Of course, in Soviet Russia under its dictatorship the government never practiced what it preached and it failed to recognize the inherent human need of its citizens: personal incentive. And personal incentive, for whatever gain whether money or the simple desire to do good, is the main feature of capitalism, the force that drives it.  We now know that political freedom is not necessary for capitalism to thrive. Witness China today.

***Well, now, as one who was there doing business while the gang of four was in power, and still there, I have to disagree.  Deng Xiaoping based his reforms on consultations with Hong Kong and Singapore leaders...  the practical fact is under Communism the Chinese presently have political freedom superior to what we have presently in USA, and their economy and wealth distribution attests to it.  The labels don’t work... China was hardly ever really communist, and it is hardly capitalist... it is enjoyng the accident of too small of a ruling elite to do much damage to what is in essence largely a free market.***

Under capitalism there's also the assumption that money is the driver. One would think so after seeing the outrageous incomes paid to corporate CEOs these days. Not necessarily so. In Japan, for instance, the CEOs are not motivated by money. Exorbitant salaries are peculiarly American.  I discovered that while managing my company being creative in meeting the challenge of succeeding was far more gratifying than the large income I was drawing. And eventually I found that bringing all the employees into a unified effort and cultivating their trust and devotion to our cause by opening our books and consulting them at every turn, listening to their ideas and implementing them, was the most satisfying reward I ever received in running the business.

***In retrospect, does it bother you that your employees, given your transparency, fully aware of your operations and all the implications,  failed to vioce any objections to the exploitation litany you outlined above?***

But we must understand that living in a capitalist society requires a trade off. To succeed in business involves sacrificing such responsibilities as being with one's family often when they need you, of putting aside personal feelings and empathy when they interfere with the bottom line, 

***Just so, but who said we are obliged to participate in such a system? Do we not have many examples of alternatives in play, such as the Sikhs, Orthodox Jews, Amish and countless individual others who eschew the capitalist system yet thrive in family and fortune?***

of being single minded of purpose while failing to consider a larger purpose, the community, of trying to destroy one's competition who is seeking to destroy you.  

***Competition means to “strive with” not combat, “fight with.”  You do not see competitors like Michael Phelps trying to drown the other swimmers, he studies other swimmers to see how he might do even better.  It’s not what you think that makes you happy or unhappy, it is what you do.***

Capitalism is no nirvana. It is very hard on its participants, but you'd never know it they way it is touted in the media. I encourage people in business who accept blindly the demands of capitalism, whether leader or worker, to compromise. Remember who you are, and those who love and depend on you. Don't let the system make you become someone else.
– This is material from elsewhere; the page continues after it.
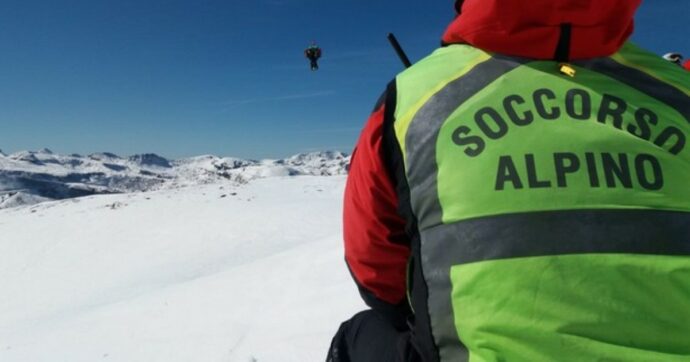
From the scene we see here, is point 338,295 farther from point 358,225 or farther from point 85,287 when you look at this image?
point 85,287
***Hang on, since you are admittedly late to the game of reflection on the system, and since you insist you have little in the way of reflective capabilities, should you not first spend some time reviewing some working options to capitalism rather than lay down some platitudes?  In a few weeks there is the Mises University that you would find enlightening. It may help you to see that one need not at all participate in capitalism, a system that is well and truly as evil as communism.  It is bad advice to suggest people should continue in an evil system, but behave themselves.  Check out the alternatives, such as free markets (properly defined) and see if you might offer better advice.***


1 comments:

Anonymous said...

Good job. I agree with your recommendation,and would also recommend listening to some of the lectures there.